Instruction -> Please turn the stretch from the line containing "How far is the" through the line containing "which is furthest from the viewer?" into a Markdown table with the columns Row and Line, leaving out blank lines.

Exercise inputs ->
BEGIN
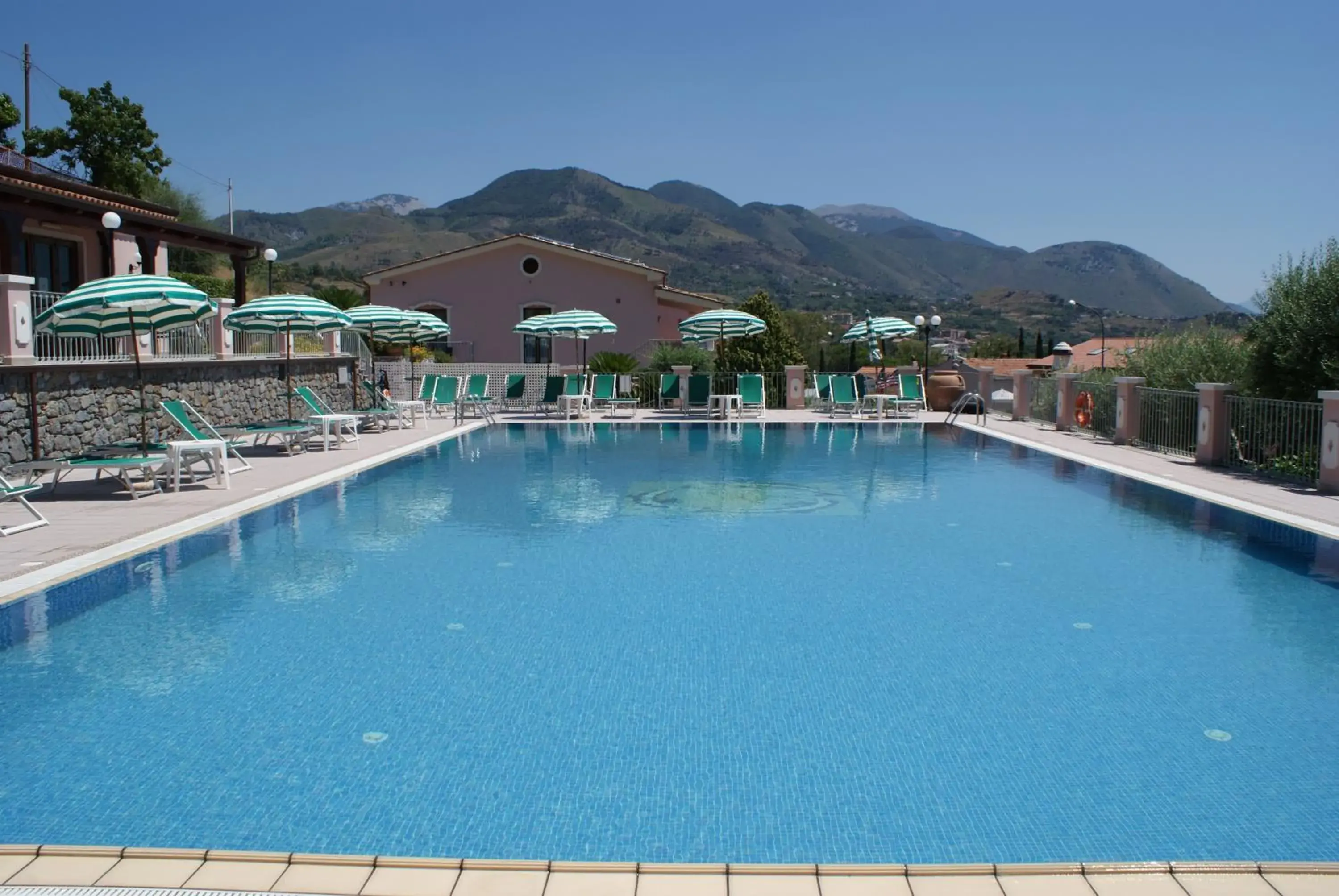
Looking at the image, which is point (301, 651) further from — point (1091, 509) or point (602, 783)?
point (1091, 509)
END
BEGIN
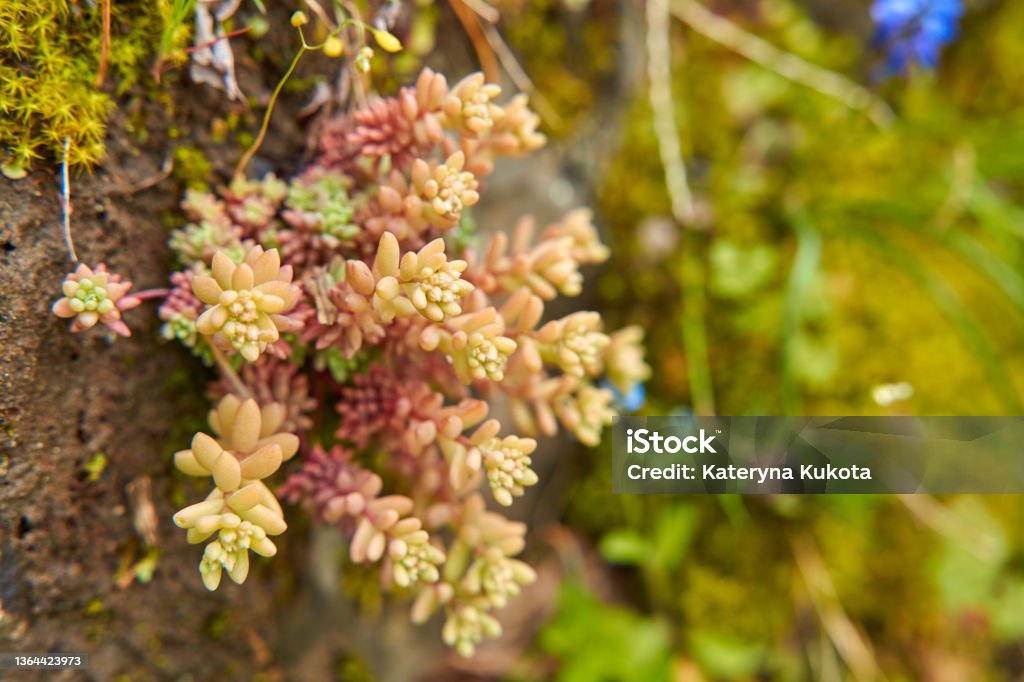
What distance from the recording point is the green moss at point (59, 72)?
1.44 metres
END
BEGIN
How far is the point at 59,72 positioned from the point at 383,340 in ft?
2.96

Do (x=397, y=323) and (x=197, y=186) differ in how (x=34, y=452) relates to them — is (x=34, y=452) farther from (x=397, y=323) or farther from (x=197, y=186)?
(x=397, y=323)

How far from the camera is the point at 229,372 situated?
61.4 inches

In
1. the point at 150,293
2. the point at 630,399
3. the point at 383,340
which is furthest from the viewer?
END
Task solution ->
| Row | Line |
|---|---|
| 1 | How far is the point at 59,72 positioned from the point at 383,340 in ft? |
| 2 | 2.96 |
| 3 | Do (x=397, y=323) and (x=197, y=186) differ in how (x=34, y=452) relates to them — is (x=34, y=452) farther from (x=397, y=323) or farther from (x=197, y=186)? |
| 4 | (x=397, y=323) |
| 5 | How far from the camera is the point at 229,372 situated? |
| 6 | 61.4 inches |
| 7 | In |
| 8 | 1. the point at 150,293 |
| 9 | 2. the point at 630,399 |
| 10 | 3. the point at 383,340 |
| 11 | which is furthest from the viewer? |